Under Flower and captain Paul Collingwood, England have surprised many - if not themselves - by storming through to Sunday's World Twenty20 final.
Victory then, against old foes Australia, will bring England's first ever silverware in a world tournament after 35 years of previous failure.
The level-headed Flower, however, does not get ahead of himself - and certainly will not be starting now.
He said: "We have played some really good cricket. I would say, though, that this is not the time for back-slapping.
"We've got a final on Sunday, so we haven't achieved anything yet.
"My focus is on the future, not looking back."
Asked whether England reaching a world final for the fifth time - on the back of last year's Ashes triumph - represents reason for some satisfaction, Flower again made it clear he wants to be able to cite much more tangible success before he gets into any navel-gazing.
"I wouldn't describe it as satisfactory at all," he said.
"At least, we're heading in the right direction. But we've got a game to win on Sunday, and if we don't win it we won't be the holders of any World Cups.
"It's as simple as that."
None of Flower's natural caution has prevented him enjoying England's run of four successive victories in the Caribbean, however.
"I'm very excited to be here; I've never been anywhere near a World Cup final," he said.
"The guys are bouncing off the walls, and really looking forward to the game. I don't think they're looking at it with any trepidation whatsoever."
England will be under no illusions nonetheless that, to win again at Kensington Oval, they will need to raise the bar once more.
"We're not looking to repeat what we've done at all; we're always looking to improve," added Flower.
"I think our fielding at times has been good and at times a bit sloppy.
"I think some of the batsmen have played really good cameo knocks but in a lot of instances could have gone on to bigger, proper, match-winning scores that put the game beyond the opposition.
"On the bowling front, we've been skillful but we've also conceded extras sometimes when - in an ideal situation - we wouldn't.
"But I think the way the guys have performed has given them a certain self-belief and confidence.
"The batsmen have shown confidence and innovation and power and poise. They've made good decisions and handled themselves well under pressure.

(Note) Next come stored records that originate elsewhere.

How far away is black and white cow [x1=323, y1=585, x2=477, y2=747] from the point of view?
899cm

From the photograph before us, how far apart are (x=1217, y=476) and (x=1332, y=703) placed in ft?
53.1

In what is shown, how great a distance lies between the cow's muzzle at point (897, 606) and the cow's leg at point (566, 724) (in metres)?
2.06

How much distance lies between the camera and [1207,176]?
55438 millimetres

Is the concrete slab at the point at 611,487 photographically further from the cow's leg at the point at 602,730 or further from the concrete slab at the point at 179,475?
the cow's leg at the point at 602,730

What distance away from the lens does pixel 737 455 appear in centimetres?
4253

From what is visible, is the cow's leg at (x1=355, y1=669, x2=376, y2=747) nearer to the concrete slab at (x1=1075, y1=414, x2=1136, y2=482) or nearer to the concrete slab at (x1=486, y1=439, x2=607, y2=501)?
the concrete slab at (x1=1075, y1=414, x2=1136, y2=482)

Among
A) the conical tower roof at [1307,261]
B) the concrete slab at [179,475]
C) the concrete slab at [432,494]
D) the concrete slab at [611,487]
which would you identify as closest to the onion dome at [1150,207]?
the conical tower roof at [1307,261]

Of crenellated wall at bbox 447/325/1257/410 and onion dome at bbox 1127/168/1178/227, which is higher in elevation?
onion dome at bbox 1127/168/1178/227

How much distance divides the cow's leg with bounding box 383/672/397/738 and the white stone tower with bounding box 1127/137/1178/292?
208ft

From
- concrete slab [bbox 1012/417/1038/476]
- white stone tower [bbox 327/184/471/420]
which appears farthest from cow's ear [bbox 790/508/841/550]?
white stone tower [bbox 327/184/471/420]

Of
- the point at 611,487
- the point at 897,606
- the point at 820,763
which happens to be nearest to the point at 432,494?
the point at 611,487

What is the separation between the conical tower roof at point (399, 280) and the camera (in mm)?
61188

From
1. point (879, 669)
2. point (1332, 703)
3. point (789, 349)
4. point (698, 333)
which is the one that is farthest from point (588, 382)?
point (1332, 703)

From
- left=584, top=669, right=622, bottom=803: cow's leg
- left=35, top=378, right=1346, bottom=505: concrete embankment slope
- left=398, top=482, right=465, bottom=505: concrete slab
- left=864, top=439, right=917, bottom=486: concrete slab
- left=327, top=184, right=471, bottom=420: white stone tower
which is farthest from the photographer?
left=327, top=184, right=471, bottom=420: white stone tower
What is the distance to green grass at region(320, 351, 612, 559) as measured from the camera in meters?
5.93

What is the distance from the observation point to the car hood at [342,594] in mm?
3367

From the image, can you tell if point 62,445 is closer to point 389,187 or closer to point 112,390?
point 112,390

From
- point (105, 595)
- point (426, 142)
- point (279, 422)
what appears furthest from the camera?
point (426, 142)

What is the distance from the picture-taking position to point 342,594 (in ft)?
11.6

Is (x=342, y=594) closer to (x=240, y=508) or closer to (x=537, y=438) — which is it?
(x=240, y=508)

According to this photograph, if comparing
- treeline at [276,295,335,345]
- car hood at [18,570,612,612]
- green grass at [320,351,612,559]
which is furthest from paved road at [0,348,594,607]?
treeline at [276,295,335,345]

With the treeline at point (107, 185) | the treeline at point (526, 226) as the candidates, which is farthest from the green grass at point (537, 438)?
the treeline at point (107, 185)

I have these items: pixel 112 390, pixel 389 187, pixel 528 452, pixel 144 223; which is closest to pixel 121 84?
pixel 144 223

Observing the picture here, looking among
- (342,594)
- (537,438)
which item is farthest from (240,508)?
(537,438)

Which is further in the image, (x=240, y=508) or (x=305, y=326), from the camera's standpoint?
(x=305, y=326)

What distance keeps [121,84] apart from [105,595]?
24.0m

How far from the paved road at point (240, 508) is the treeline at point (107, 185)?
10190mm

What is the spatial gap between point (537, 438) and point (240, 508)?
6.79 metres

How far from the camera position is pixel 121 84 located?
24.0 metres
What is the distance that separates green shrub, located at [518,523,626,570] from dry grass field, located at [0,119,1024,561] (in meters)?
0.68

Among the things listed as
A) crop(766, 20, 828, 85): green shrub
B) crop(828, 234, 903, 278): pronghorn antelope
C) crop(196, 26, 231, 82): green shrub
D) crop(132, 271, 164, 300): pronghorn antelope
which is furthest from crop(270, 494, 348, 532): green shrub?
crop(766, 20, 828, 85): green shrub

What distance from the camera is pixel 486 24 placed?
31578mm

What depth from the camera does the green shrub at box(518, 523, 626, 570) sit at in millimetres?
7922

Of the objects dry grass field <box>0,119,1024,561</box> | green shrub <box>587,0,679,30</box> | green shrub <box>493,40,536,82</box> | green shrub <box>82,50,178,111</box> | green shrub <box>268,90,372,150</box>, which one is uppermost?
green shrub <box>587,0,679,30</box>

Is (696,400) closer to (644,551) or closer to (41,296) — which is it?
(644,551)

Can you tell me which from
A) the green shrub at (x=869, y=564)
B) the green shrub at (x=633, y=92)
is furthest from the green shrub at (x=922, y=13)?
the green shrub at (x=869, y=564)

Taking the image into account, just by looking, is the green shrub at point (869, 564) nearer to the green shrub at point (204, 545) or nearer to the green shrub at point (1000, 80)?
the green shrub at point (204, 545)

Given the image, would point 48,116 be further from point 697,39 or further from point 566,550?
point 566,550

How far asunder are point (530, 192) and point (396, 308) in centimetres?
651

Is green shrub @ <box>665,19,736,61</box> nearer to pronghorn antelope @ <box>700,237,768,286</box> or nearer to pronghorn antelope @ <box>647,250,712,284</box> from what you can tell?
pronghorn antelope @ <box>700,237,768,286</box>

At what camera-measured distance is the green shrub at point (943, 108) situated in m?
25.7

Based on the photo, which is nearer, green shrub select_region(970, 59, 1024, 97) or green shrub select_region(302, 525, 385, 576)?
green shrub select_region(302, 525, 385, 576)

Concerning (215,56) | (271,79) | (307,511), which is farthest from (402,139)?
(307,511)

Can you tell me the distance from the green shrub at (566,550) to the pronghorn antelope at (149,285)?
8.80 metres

"The bowlers have shown a lot of skill and nous, working with Collingwood. We've used the conditions to our advantage."
Specifically, the batting of new opening pair Michael Lumb and Craig Kieswetter is a case in point - of encouraging evidence so far, but room for improvement too.
Lumb and Kieswetter first served notice of their potential with powerful half-centuries when England Lions narrowly beat England in a Twenty20 tour match in the United Arab Emirates in February.
Flower did not decide there and then to fast-track the pair into this tournament - but had seen enough to be very interested.
"They both played superbly, but one innings doesn't prove anything," he said.
"They did look talented and hit the ball hard - and in a way, they were under certain pressures as well. Those were good indicators."
The results since have helped England to dominate Twenty20 opponents - as in a 68-run stand in under nine overs of yesterday's semi-final romp against Sri Lanka - but have yet to finish a contest on their own.
Flower would like to see that happen.
"We've had some really good starts from them in this tournament," he said.
"I think it's slightly disappointing that they aren't going on to play the real match-winning innings. I'd be looking for that from them.
"I think they're hungry enough to aim for that as well."